Return the passage on anger and abusive partners word for word, starting at "As your partner" and ending at "a dangerous situation.".

SELECTED TEXT:
· · · ·

There’s a physiological reason for this. Anger activates the sympathetic nervous system. This is the part of the autonomic nervous system from the primitive, cave man part of the brain that creates the “fight or flight” response. It triggers rapid breathing, increased heart rate and blood pressure, more adrenaline in the bloodstream and dilation of the pupils, which are the black parts of the eye.
The dilated pupils make the eyes seem black. They indicate that your partner’s brain perceives a threat and is preparing to respond with aggression. You don’t want to be the object of that aggression.
As your partner gets angrier, he gets calmer
Some abusers and batterers don’t get worked up in fight-or-flight situations; they become more calm and controlled.
Psychologist Neil S. Jacobsen found that this applies to about 20 percent of psychopathic men, whom he termed “vagal reactors.” The term vagal refers to the vagus nerve, which links the brain with the heart, lungs, upper digestive track and other organs of the chest and abdomen.
As batterers, these men actively control their level of arousal, so they can engage in intentional violence, with maximum effect. If your partner turns to ice when he’s angry, know that you may be in a dangerous situation.
Your partner enjoys making you upset
Suppose you’re having a heated argument with your partner, in which you’ve endured false accusations, outrageous criticism and vicious name-calling. You can’t take it anymore and finally concede defeat.

· · · ·

Dataset entries:
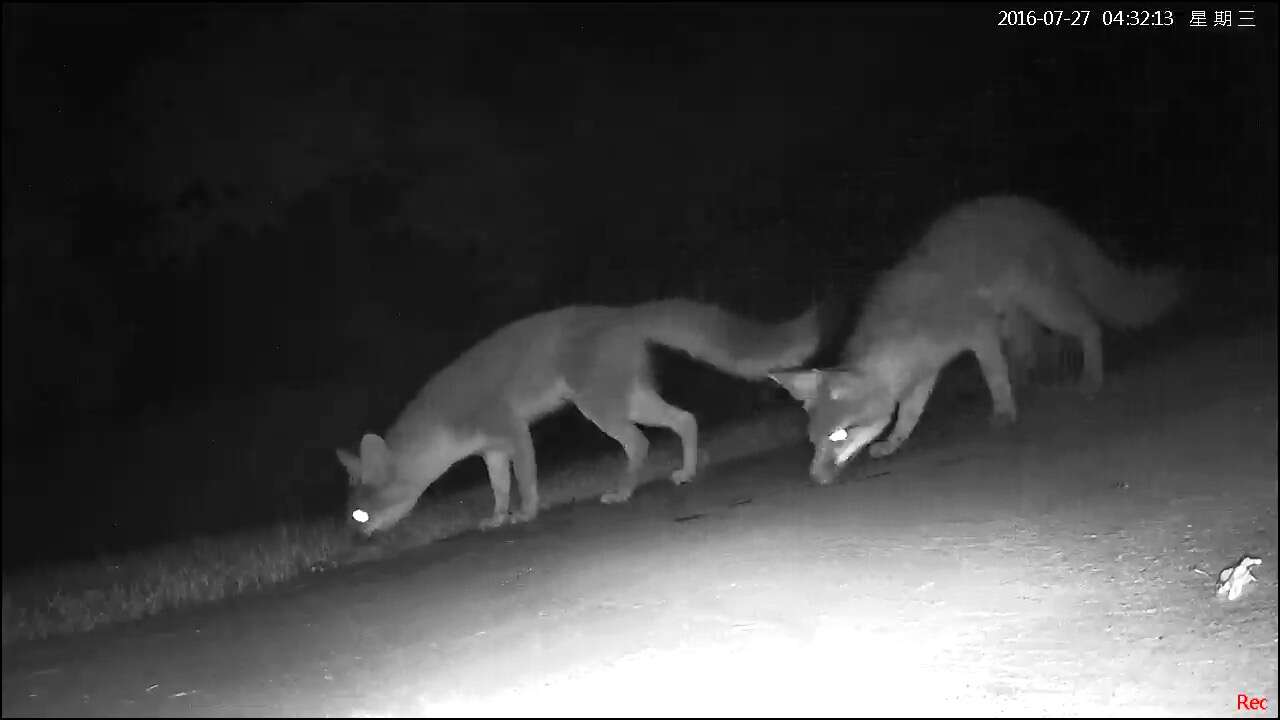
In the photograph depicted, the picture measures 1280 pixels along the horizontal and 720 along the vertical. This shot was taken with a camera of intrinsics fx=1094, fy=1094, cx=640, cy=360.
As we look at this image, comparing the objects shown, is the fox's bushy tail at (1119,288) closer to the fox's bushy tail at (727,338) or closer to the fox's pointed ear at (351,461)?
the fox's bushy tail at (727,338)

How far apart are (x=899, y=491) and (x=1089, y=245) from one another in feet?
17.5

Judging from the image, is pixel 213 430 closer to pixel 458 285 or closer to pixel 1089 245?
pixel 458 285

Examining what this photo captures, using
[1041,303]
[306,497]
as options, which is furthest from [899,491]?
[306,497]

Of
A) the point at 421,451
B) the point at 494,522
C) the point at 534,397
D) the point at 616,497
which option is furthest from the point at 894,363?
the point at 421,451

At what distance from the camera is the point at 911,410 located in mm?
10812

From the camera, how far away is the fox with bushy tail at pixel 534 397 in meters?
10.2

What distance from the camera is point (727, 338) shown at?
435 inches

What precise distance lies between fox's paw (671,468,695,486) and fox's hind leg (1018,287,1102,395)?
12.7ft

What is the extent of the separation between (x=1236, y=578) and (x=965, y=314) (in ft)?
19.1

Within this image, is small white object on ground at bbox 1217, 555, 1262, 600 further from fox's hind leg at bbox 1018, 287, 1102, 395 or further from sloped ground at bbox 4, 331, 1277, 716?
fox's hind leg at bbox 1018, 287, 1102, 395

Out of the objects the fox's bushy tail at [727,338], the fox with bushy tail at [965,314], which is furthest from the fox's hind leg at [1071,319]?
the fox's bushy tail at [727,338]

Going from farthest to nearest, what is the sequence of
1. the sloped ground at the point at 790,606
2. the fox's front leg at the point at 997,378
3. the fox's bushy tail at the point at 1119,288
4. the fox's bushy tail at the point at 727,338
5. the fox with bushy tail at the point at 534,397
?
the fox's bushy tail at the point at 1119,288
the fox's bushy tail at the point at 727,338
the fox's front leg at the point at 997,378
the fox with bushy tail at the point at 534,397
the sloped ground at the point at 790,606

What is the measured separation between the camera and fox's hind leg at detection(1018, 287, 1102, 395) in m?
10.8

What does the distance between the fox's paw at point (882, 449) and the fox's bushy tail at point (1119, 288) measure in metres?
3.12
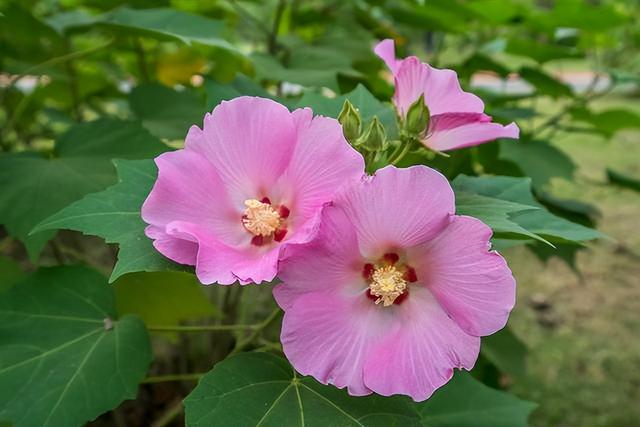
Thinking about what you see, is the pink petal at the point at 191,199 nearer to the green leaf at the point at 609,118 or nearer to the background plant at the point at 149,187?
the background plant at the point at 149,187

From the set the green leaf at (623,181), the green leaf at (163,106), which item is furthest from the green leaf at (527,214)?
the green leaf at (623,181)

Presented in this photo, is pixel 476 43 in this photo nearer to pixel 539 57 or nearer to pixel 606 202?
pixel 539 57

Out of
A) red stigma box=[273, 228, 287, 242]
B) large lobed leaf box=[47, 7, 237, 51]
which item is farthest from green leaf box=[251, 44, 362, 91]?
red stigma box=[273, 228, 287, 242]

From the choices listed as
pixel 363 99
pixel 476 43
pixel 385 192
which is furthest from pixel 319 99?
pixel 476 43

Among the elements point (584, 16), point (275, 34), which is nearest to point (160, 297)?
point (275, 34)

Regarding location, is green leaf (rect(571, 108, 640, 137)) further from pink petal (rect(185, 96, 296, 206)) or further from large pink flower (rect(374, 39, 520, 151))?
pink petal (rect(185, 96, 296, 206))

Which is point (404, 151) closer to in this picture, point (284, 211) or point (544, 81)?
point (284, 211)
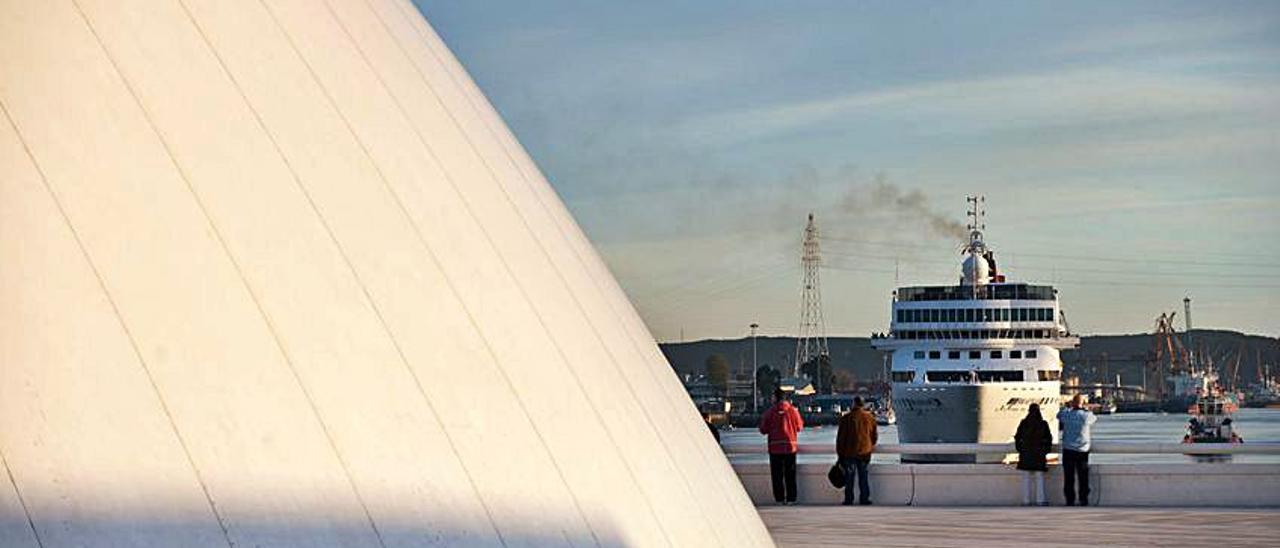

· · · ·

REPLY:
As your partner gets angrier, he gets calmer
Some abusers and batterers don’t get worked up in fight-or-flight situations; they become more calm and controlled.
Psychologist Neil S. Jacobsen found that this applies to about 20 percent of psychopathic men, whom he termed “vagal reactors.” The term vagal refers to the vagus nerve, which links the brain with the heart, lungs, upper digestive track and other organs of the chest and abdomen.
As batterers, these men actively control their level of arousal, so they can engage in intentional violence, with maximum effect. If your partner turns to ice when he’s angry, know that you may be in a dangerous situation.